→ BRIEF: What lines of the material below hold the string "Afrikaans"? Copy them out.

→ WORKING DATA:
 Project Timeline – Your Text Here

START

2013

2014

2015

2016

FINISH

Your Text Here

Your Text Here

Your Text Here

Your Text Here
--
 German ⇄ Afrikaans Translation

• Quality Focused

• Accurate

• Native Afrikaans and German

→ SOLUTION TO THIS PROBLEM:
 German ⇄ Afrikaans Translation
• Native Afrikaans and German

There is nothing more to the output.